*** Opening EXTRACTED ENTRIES ***
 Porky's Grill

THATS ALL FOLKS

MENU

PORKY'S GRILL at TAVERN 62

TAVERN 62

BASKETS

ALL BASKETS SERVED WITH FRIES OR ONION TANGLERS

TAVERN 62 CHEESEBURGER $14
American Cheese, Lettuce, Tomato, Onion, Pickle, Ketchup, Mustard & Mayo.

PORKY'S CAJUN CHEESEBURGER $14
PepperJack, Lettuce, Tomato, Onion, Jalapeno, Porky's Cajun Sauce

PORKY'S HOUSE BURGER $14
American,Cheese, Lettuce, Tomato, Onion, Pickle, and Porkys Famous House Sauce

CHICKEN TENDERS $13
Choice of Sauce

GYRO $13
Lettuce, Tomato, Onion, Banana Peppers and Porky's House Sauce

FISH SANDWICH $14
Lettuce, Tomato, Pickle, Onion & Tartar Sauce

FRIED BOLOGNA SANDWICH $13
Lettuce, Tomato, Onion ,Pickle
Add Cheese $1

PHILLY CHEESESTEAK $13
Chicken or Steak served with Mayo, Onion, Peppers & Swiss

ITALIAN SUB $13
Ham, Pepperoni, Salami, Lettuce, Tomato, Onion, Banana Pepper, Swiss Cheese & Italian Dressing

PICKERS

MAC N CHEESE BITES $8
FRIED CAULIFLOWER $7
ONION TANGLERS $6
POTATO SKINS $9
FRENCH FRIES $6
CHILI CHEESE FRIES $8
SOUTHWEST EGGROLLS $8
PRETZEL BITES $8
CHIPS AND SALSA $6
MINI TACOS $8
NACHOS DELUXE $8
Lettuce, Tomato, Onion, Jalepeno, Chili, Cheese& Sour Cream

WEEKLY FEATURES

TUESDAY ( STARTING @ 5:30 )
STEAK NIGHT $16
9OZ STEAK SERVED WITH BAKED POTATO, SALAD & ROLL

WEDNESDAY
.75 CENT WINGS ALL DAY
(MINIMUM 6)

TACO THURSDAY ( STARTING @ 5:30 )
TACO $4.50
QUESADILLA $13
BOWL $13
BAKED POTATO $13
*** Closing EXTRACTED ENTRIES ***
▶ **EXERCISE INSTRUCTIONS**
A complete, exact copy of the entries above is what is wanted.

▶ **ANSWER TO THE EXERCISE**
 Porky's Grill

THATS ALL FOLKS

MENU

PORKY'S GRILL at TAVERN 62

TAVERN 62

BASKETS

ALL BASKETS SERVED WITH FRIES OR ONION TANGLERS

TAVERN 62 CHEESEBURGER $14
American Cheese, Lettuce, Tomato, Onion, Pickle, Ketchup, Mustard & Mayo.

PORKY'S CAJUN CHEESEBURGER $14
PepperJack, Lettuce, Tomato, Onion, Jalapeno, Porky's Cajun Sauce

PORKY'S HOUSE BURGER $14
American,Cheese, Lettuce, Tomato, Onion, Pickle, and Porkys Famous House Sauce

CHICKEN TENDERS $13
Choice of Sauce

GYRO $13
Lettuce, Tomato, Onion, Banana Peppers and Porky's House Sauce

FISH SANDWICH $14
Lettuce, Tomato, Pickle, Onion & Tartar Sauce

FRIED BOLOGNA SANDWICH $13
Lettuce, Tomato, Onion ,Pickle
Add Cheese $1

PHILLY CHEESESTEAK $13
Chicken or Steak served with Mayo, Onion, Peppers & Swiss

ITALIAN SUB $13
Ham, Pepperoni, Salami, Lettuce, Tomato, Onion, Banana Pepper, Swiss Cheese & Italian Dressing

PICKERS

MAC N CHEESE BITES $8
FRIED CAULIFLOWER $7
ONION TANGLERS $6
POTATO SKINS $9
FRENCH FRIES $6
CHILI CHEESE FRIES $8
SOUTHWEST EGGROLLS $8
PRETZEL BITES $8
CHIPS AND SALSA $6
MINI TACOS $8
NACHOS DELUXE $8
Lettuce, Tomato, Onion, Jalepeno, Chili, Cheese& Sour Cream

WEEKLY FEATURES

TUESDAY ( STARTING @ 5:30 )
STEAK NIGHT $16
9OZ STEAK SERVED WITH BAKED POTATO, SALAD & ROLL

WEDNESDAY
.75 CENT WINGS ALL DAY
(MINIMUM 6)

TACO THURSDAY ( STARTING @ 5:30 )
TACO $4.50
QUESADILLA $13
BOWL $13
BAKED POTATO $13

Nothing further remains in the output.